Photo OF 'Stitcher's Kit' cover (reduced).jpg

With the textile products on Spoonflower, it is a bit more complicated. My first was ‘The Cheshire Cat’ which is a cut-and-sew-kit, printed on a lovely linen-cotton mix fabric.



Making up the kit showed that it worked well, but the size of the cat needed to be reduced as it didn’t fit easily onto a fat quarter. The photo above shows the second version. The cat is designed to be fairly flat so it can be cuddled by a child, but so it can also be used as a pillow to lie on. I decided it was important to say in the instructions that the head shouldn’t be stuffed too much, so that meant re-writing them and re-inserting them into the art-work. The second version of the cat was duly printed and then cut out again and made up and looks fine.


Next up was a festive bag to put a gift in, maybe a bottle of wine, but which could equally well contain a nice bottle of olive oil. This is also printed onto a fat quarter, so a yard of fabric makes four gift bags. When I made up the first prototype, I found that I wanted to change the instructions a little, so once again they had to be re-written and re-inserted into the art-work. Also a couple of small adjustments to the design made the cutting and stitching lines clearer. So that is now all set.


Most recently, it was an Advent Calendar, which I designed because someone at a show asked me to!


Once again, I wanted this to fit onto a fat-quarter of fabric (including the instructions too) so it makes a finished product fourteen and a half by ten inches (37 x 25.5cm), with pockets that are a perfect size to slip in a small treat such as  piece of chocolate money. Only small adjustments were made this time: a slight straightening of a line, a touch-up of the hand-painted background and a minor change to the instructions.

Having done all this development in isolation, it is particularly nice to get feedback from customers, so if you are reading this and you have tried and liked – or even if you have not liked – one of my products, please get in touch!

Quilting in the news

DSC_0724[1].JPGIt isn’t every day that quilting gets onto the front page, but recently in the Durham Advertiser (our local free newspaper) there it was: ‘Quilters raise tidy sum for cause’. It appeared beneath a photograph taken by Tom Banks, a professional freelance photographer and son of the person pictured. The piece reported on the recent Durham Quilters’ three-day quilt show.  All twenty members of Durham Quilters pitched in with the organisation of the show, which was coordinated by Ann Diggory and Maggie Taylor.

In the picture is Gillian Banks showing her own ‘Challenge’ Quilt to her grand-daughter Georgia. Fifteen of the group members each made a single block 15 times and gave one of these blocks to each of the others. Each quilter then used the collection of blocks in the way they chose. Gillian’s version included borders and panels of stems and leaves.

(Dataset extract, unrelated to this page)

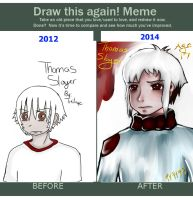 Draw Me Again-Thomas Slayer by DemonChroniclesOwner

Gillian’s professional training was in Primary Education, specialising in Embroidery and she became interested in North Country Quilting when she lived in Durham in 1982. From 1985 to 2000 Gillian taught Patchwork and Quilting at various locations in the Durham area. She taught no less than eight members of the current Durham Quilters group and both of the two honorary lifetime members also.

It has made me think (again!) about the influence a teacher can have: many people now living in the Durham area are quilting because Gillian taught them. I am currently teaching a ‘My First Quilt’ course at the moment, which I enjoy very much. You never do know what someone will do with what you teach them…

Tops for the Quilt Show

When I first started out with the whole Amanda Jane Textiles venture in 2014, I set myself a challenge to make three dresses in three days. (You can read about it here.) On that occasion the emphasis was on recycling, which I still enjoy (see, for example, the most recent quilt pattern ‘Pinstripe’where I use recycled shirts –  click here to see it). I dyed and printed the three fabrics myself.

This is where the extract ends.